Material to process.
--
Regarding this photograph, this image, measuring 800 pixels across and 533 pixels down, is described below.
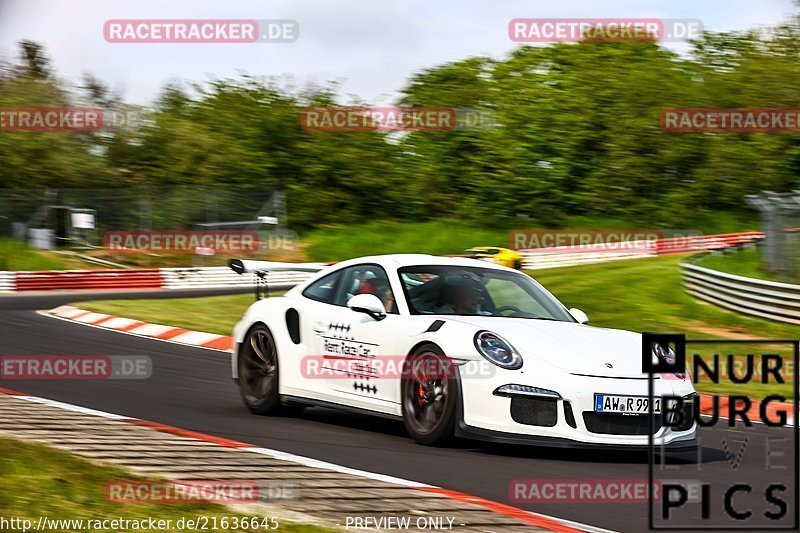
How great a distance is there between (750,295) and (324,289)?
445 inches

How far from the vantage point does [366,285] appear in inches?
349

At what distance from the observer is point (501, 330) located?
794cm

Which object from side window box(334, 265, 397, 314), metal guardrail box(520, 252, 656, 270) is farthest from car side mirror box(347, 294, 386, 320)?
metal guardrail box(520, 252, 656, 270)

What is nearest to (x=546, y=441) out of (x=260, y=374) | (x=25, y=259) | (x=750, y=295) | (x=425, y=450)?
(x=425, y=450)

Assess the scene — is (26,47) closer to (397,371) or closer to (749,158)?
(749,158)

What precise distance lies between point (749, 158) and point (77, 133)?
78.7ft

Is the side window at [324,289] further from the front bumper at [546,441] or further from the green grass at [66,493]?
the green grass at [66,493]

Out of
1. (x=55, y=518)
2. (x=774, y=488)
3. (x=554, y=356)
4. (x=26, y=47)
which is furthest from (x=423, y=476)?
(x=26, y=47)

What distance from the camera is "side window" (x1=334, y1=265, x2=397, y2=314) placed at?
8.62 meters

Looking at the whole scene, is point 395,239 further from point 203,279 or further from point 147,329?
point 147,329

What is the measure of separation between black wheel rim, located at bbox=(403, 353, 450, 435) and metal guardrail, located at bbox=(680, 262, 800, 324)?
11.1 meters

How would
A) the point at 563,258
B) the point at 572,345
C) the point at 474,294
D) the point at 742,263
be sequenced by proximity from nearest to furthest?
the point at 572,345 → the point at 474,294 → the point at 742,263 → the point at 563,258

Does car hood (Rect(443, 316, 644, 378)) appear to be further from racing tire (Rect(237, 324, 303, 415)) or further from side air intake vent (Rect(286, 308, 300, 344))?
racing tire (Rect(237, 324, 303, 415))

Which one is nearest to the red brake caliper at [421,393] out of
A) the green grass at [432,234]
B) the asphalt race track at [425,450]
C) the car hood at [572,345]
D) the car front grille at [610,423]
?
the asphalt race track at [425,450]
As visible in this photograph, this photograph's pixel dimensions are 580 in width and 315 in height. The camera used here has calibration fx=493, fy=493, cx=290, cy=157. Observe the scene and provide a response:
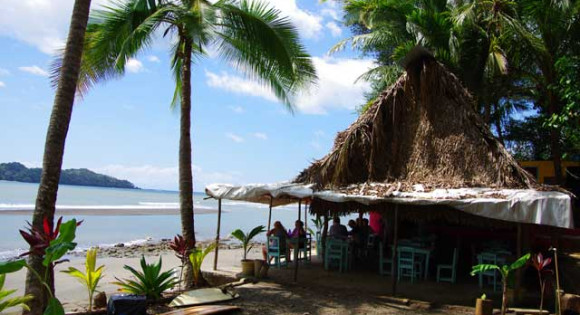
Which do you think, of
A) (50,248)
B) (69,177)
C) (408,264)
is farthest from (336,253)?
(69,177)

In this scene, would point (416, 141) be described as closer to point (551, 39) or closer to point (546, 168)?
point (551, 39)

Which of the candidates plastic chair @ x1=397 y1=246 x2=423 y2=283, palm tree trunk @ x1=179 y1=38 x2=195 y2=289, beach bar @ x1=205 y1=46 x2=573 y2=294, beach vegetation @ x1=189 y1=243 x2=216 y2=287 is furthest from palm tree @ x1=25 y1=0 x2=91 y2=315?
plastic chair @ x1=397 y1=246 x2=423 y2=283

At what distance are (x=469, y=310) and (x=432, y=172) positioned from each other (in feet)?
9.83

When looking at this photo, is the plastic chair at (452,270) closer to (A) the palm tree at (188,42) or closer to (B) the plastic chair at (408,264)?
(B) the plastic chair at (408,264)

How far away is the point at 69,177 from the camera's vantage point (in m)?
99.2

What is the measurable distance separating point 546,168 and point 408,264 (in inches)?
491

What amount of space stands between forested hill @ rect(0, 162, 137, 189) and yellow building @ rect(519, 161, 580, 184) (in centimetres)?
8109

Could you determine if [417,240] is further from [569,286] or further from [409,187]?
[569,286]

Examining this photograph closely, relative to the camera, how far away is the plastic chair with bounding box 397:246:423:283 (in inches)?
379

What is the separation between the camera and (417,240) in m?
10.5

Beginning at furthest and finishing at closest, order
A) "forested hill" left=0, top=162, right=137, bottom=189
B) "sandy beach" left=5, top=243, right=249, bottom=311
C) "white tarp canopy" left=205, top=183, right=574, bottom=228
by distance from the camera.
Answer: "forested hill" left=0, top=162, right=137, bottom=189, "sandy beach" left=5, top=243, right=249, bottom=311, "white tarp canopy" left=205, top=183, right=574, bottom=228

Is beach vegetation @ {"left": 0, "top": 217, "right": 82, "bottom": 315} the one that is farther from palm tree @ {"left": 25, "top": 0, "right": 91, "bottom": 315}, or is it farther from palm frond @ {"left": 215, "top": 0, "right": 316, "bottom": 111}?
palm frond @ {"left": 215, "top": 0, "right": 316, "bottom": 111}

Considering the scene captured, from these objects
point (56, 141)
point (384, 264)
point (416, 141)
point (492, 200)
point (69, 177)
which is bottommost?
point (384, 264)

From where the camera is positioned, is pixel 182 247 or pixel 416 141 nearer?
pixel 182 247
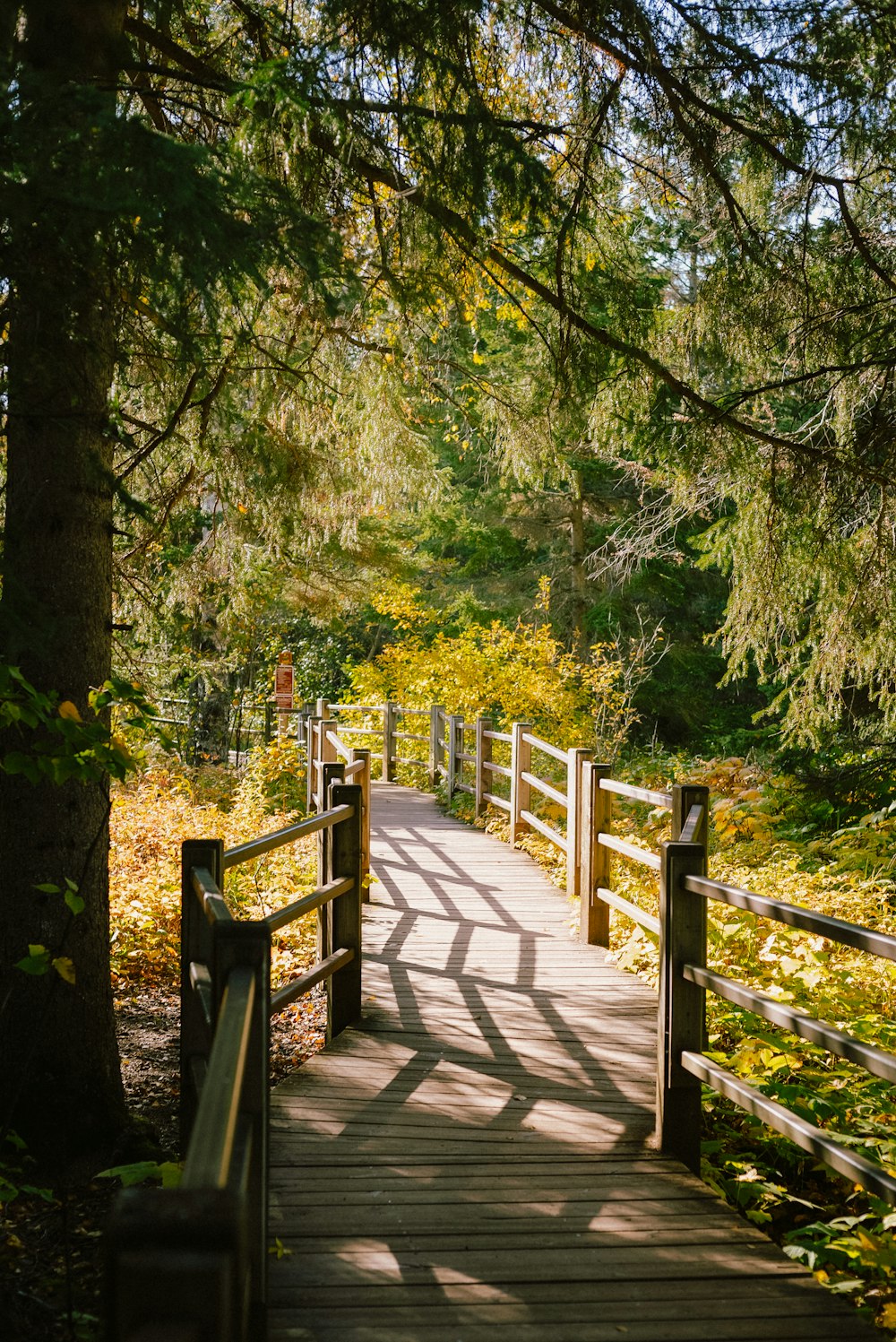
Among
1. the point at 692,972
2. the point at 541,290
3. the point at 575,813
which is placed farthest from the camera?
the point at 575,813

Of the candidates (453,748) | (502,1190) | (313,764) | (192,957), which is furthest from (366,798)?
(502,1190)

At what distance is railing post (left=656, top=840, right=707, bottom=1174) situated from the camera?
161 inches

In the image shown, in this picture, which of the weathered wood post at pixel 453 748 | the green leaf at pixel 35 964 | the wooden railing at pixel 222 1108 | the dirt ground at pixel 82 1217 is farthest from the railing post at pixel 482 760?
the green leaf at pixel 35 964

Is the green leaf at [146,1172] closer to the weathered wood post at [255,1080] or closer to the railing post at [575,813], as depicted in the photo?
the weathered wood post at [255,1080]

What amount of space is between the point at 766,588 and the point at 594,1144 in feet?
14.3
--
The problem. Please locate each line in the entries above that contains the word "white" and copy those lines, treating uppercase and lowercase as different.

Solution for this task.
C) "white tarp canopy" left=205, top=183, right=574, bottom=228
Answer: "forested hill" left=0, top=162, right=137, bottom=189, "sandy beach" left=5, top=243, right=249, bottom=311, "white tarp canopy" left=205, top=183, right=574, bottom=228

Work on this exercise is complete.